Per Curiam MARYLAND v. DYSON ____ U. S. ____ (1999) SUPREME COURT OF THE UNITED STATES

MARYLAND v. KEVIN DARNELL DYSON

on petition for writ of certiorari to the court of special appeals of maryland

No. 98–1062. Decided June 21, 1999

Per Curiam.

In this case, the Maryland Court of Special Appeals held that the Fourth Amendment requires police to obtain a search warrant before searching a vehicle which they have probable cause to believe contains illegal drugs. Because this holding rests upon an incorrect interpretation of the automobile exception to the Fourth Amendment’s warrant requirement, we grant the petition for certiorari and reverse.

At 11 a.m. on the morning of July 2, 1996, a St. Mary’s County (Maryland) Sheriff’s Deputy received a tip from a reliable confidential informant that respondent had gone to New York to buy drugs, and would be returning to Maryland in a rented red Toyota, license number DDY 787, later that day with a large quantity of cocaine. The deputy investigated the tip and found that the license number given to him by the informant belonged to a red Toyota Corolla that had been rented to respondent, who was a known drug dealer in St. Mary’s County. When respondent returned to St. Mary’s County in the rented car at 1 a.m. on July 3, the deputies stopped and searched the vehicle, finding 23 grams of crack cocaine in a duffel bag in the trunk. Respondent was arrested, tried, and convicted of conspiracy to possess cocaine with intent to distribute. He appealed, arguing that the trial court had erroneously denied his motion to suppress the cocaine on the alternate grounds that the police lacked probable cause, or that even if there was probable cause, the warrantless search violated the Fourth Amendment because there was sufficient time after the informant’s tip to obtain a warrant.

The Maryland Court of Special Appeals reversed, 122 Md.

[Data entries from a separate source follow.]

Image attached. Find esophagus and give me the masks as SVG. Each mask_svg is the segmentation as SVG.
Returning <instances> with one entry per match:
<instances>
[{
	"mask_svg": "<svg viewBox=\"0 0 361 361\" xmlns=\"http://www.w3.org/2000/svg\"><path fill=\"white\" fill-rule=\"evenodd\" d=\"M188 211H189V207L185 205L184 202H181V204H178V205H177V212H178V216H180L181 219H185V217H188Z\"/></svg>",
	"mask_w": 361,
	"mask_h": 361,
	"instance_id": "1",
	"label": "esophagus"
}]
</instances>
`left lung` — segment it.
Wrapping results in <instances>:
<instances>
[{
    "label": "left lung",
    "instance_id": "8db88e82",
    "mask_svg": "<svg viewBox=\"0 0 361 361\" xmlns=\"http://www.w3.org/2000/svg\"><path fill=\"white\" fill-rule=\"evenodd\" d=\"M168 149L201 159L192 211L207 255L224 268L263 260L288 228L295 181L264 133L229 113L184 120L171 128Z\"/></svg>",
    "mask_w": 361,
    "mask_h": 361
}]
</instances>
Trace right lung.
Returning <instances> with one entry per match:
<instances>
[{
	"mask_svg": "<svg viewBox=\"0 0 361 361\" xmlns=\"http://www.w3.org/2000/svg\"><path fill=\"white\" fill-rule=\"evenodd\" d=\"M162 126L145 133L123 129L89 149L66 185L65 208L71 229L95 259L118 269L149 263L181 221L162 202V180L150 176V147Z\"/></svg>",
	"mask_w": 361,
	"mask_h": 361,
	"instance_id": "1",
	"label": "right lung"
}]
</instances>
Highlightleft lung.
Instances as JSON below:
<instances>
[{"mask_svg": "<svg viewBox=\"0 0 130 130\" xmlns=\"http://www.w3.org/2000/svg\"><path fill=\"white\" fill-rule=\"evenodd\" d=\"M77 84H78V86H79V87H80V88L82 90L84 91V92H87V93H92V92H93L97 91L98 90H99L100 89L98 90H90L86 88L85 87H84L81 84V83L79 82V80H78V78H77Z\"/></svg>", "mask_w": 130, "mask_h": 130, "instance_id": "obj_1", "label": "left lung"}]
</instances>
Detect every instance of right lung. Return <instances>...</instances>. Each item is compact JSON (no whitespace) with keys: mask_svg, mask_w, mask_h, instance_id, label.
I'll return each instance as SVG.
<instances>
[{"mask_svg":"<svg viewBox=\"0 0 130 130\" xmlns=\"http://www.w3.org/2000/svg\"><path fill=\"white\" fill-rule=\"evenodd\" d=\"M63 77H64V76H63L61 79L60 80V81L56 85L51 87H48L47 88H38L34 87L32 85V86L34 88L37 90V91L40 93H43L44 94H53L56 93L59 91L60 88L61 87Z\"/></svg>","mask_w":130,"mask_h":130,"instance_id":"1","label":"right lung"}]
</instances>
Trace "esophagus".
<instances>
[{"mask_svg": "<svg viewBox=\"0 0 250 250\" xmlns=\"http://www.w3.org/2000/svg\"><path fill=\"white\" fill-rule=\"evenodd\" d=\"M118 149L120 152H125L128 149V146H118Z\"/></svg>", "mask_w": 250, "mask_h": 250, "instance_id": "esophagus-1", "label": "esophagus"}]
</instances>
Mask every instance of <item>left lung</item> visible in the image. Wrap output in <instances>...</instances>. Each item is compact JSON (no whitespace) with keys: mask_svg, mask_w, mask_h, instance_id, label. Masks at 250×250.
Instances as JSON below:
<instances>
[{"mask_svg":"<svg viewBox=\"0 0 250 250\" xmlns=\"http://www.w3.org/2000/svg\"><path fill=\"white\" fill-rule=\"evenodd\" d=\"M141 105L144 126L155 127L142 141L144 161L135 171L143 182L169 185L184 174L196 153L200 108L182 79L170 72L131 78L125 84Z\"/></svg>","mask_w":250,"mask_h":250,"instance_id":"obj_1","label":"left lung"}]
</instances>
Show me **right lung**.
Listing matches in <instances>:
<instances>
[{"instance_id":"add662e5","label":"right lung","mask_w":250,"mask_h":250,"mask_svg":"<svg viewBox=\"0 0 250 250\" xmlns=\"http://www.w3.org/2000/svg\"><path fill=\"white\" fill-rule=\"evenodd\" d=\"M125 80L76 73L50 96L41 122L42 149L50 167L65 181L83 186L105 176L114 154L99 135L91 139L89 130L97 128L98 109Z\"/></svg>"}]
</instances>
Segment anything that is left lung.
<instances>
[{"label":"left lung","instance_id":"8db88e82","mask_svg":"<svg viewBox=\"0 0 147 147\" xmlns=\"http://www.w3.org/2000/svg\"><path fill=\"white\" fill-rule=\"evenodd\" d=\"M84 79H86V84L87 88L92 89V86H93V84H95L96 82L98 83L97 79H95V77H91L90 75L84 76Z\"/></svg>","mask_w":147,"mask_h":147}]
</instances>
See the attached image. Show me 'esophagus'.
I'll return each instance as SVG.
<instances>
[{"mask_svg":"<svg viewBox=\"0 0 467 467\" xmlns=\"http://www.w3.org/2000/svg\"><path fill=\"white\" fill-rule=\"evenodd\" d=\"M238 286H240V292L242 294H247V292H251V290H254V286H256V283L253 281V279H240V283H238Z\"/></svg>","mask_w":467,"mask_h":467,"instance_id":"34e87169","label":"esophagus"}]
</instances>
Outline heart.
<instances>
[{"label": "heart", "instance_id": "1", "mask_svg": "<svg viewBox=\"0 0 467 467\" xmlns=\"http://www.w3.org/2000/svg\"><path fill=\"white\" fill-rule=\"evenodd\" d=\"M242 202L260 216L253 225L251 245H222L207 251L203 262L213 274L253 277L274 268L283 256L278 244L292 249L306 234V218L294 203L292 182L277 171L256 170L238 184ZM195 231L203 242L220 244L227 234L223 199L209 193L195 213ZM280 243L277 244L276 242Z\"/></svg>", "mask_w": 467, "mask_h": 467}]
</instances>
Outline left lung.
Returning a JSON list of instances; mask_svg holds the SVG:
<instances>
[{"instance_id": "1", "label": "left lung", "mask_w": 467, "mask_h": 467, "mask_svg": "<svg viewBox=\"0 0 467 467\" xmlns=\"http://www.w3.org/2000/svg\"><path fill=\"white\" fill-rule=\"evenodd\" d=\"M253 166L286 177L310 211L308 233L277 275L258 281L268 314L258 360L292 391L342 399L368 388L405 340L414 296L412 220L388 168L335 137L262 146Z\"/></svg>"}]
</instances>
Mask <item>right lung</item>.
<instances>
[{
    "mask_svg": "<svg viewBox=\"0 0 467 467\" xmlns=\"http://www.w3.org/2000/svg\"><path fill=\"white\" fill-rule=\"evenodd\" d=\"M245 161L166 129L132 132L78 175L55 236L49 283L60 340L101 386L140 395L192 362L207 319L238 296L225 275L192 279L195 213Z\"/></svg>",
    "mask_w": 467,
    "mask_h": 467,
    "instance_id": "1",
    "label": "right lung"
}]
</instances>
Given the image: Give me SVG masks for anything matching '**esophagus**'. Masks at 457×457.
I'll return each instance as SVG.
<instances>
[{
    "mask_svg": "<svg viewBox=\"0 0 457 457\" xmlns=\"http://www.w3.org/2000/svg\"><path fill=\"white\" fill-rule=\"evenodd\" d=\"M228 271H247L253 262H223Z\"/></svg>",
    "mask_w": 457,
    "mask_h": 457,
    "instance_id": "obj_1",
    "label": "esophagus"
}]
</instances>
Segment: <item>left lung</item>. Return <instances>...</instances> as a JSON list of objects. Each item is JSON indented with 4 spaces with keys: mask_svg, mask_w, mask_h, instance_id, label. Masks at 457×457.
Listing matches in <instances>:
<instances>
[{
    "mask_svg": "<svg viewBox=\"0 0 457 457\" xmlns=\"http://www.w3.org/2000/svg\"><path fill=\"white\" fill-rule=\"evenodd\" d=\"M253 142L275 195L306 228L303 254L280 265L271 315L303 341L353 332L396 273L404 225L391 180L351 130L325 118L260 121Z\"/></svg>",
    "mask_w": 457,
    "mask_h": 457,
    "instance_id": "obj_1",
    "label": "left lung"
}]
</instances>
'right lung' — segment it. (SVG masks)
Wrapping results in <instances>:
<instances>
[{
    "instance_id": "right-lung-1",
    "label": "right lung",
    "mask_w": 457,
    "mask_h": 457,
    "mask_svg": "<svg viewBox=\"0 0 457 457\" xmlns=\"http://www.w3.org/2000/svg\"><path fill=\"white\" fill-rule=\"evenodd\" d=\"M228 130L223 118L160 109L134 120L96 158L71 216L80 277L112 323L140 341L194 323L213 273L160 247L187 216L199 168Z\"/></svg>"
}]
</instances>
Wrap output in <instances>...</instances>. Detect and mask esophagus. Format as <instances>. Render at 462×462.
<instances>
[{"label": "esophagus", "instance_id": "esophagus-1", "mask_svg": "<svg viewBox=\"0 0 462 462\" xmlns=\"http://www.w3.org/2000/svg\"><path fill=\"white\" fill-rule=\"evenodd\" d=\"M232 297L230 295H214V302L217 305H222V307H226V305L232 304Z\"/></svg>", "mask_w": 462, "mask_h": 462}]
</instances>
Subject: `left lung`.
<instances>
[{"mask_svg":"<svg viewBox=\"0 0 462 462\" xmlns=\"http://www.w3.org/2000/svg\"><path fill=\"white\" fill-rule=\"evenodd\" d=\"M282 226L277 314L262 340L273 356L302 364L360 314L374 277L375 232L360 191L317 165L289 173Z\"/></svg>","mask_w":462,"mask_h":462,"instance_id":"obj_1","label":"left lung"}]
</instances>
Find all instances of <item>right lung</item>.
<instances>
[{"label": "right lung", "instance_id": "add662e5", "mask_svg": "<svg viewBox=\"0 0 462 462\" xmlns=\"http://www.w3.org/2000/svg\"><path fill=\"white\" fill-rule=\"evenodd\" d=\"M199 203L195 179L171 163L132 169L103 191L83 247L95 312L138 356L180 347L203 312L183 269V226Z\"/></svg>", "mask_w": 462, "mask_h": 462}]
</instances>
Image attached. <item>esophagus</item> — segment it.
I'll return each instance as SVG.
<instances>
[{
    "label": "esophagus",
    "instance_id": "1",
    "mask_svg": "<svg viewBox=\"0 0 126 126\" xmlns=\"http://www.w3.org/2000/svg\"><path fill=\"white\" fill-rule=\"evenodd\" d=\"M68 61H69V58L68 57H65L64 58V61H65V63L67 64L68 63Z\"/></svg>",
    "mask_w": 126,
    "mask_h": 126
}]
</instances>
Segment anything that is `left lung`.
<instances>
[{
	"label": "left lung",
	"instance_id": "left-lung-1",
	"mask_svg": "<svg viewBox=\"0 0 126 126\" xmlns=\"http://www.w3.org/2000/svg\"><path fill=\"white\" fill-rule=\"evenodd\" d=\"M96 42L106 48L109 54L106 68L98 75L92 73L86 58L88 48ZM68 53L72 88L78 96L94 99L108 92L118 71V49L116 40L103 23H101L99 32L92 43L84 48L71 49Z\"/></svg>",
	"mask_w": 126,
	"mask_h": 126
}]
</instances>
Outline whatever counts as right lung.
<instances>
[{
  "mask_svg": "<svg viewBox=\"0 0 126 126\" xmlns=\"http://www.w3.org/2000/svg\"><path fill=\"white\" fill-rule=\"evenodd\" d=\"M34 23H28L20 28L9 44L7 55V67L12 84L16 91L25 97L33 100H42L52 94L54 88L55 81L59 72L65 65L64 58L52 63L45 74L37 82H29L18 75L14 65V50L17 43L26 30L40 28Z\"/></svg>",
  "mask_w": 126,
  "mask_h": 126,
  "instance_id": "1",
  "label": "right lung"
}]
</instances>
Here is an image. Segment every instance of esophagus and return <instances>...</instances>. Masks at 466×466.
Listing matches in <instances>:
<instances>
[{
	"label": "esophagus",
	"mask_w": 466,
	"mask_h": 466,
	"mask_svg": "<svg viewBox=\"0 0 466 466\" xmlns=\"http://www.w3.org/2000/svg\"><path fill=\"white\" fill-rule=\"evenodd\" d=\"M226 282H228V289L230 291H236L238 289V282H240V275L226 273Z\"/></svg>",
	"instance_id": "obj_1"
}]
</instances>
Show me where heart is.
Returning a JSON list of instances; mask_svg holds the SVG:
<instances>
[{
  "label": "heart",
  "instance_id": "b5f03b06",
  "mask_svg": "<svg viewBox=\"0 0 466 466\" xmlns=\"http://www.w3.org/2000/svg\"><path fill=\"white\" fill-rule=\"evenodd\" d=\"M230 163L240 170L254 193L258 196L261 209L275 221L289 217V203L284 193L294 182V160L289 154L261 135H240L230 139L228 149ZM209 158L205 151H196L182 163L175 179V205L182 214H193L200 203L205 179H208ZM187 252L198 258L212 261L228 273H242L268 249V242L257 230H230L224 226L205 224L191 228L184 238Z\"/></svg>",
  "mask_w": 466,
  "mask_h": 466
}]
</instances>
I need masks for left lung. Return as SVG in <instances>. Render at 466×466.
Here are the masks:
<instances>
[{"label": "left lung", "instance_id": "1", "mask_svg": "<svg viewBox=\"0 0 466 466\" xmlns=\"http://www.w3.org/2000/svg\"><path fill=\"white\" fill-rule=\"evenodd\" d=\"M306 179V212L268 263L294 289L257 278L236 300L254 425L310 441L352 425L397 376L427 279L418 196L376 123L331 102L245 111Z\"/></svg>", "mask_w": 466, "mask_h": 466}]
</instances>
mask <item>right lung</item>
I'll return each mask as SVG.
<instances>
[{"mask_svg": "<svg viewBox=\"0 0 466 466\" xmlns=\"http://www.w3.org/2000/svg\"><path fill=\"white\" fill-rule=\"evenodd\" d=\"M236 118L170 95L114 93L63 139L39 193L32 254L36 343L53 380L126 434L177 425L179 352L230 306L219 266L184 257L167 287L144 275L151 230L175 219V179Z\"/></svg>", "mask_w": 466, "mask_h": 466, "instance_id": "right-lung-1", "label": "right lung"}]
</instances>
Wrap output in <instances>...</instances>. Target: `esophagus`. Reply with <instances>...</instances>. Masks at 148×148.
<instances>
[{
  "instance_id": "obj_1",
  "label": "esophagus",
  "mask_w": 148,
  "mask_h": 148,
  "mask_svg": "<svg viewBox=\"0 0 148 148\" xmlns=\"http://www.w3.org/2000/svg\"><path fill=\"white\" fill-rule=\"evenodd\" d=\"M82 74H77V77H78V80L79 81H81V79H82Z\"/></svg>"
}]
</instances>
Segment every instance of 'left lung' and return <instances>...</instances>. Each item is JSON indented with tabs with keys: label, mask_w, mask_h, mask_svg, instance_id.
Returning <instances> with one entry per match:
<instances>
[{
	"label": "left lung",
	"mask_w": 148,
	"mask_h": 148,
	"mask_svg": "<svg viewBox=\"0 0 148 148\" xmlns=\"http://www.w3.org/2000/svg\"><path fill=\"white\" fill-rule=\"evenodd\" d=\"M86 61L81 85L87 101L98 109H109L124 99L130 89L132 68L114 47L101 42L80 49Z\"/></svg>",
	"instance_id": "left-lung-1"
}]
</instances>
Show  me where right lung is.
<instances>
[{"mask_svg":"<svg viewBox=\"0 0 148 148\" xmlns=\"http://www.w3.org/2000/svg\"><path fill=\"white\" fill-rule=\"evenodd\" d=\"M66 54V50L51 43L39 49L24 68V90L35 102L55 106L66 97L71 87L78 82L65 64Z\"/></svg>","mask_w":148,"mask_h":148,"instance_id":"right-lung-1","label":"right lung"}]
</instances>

App. 413, 712 A. 2d 573 (1998), holding that in order for the automobile exception to the warrant requirement to apply, there must not only be probable cause to believe that evidence of a crime is contained in the automobile, but also a separate finding of exigency precluding the police from obtaining a warrant. Id., at 424, 712 A. 2d, at 578. Applying this rule to the facts of the case, the Court of Special Appeals concluded that although there was “abundant probable cause,” the search violated the Fourth Amendment because there was no exigency that prevented or even made it significantly difficult for the police to obtain a search warrant. Id., at 426, 712 A. 2d. at 579. The Maryland Court of Appeals denied certiorari. 351 Md. 287, 718 A. 2d 235 (1998). We grant certiorari and now reverse.

The Fourth Amendment generally requires police to secure a warrant before conducting a search. California v. Carney, 471 U. S. 386, 390–391 (1985). As we recognized nearly 75 years ago in Carroll v. United States, 267 U. S. 132, 153 (1925), there is an exception to this requirement for searches of vehicles. And under our established precedent, the “automobile exception” has no separate exigency requirement. We made this clear in United States v. Ross, 456 U. S. 798, 809 (1982), when we said that in cases where there was probable cause to search a vehicle “a search is not unreasonable if based on facts that would justify the issuance of a warrant, even though a warrant has not been actually obtained.” (Emphasis added.) In a case with virtually identical facts to this one (even down to the bag of cocaine in the trunk of the car), Pennsylvania v. Labron, 518 U. S. 938 (1996) (per curiam), we repeated that the automobile exception does not have a separate exigency requirement: “If a car is readily mobile and probable cause exists to believe it contains contraband, the Fourth Amendment … permits police to search the vehicle without more.” Id., at 940.

In this case, the Court of Special Appeals found that there was “abundant probable cause” that the car contained contraband. This finding alone satisfies the automobile exception to the Fourth Amendment’s warrant requirement, a conclusion correctly reached by the trial court when it denied respondent’s motion to suppress. The holding of the Court of Special Appeals that the “automobile exception” requires a separate finding of exigency in addition to a finding of probable cause is squarely contrary to our holdings in Ross and Labron. We therefore grant the petition for writ of certiorari and reverse the judgment of the Court of Special Appeals.

It is so ordered.

 Justice Breyer in dissent suggests that we should not summarily reverse a judgment in a criminal case, even though he agrees with this opinion as a matter of law. But to adopt that position would simply leave it in the hands of a respondent—who had obtained a lower court judgment manifestly wrong as a matter of federal constitutional law—to avoid summary reversal by the simple expedient of refusing to file a response. While we have on occasion appointed an attorney to file a brief as amicus in a case where we have granted certiorari, in order to be sure that the argued case is fully briefed, we have never done so in cases which we have summarily reversed. The reason for this is that a summary reversal does not decide any new or unanswered question of law, but simply corrects a lower court’s demonstrably erroneous application of federal law.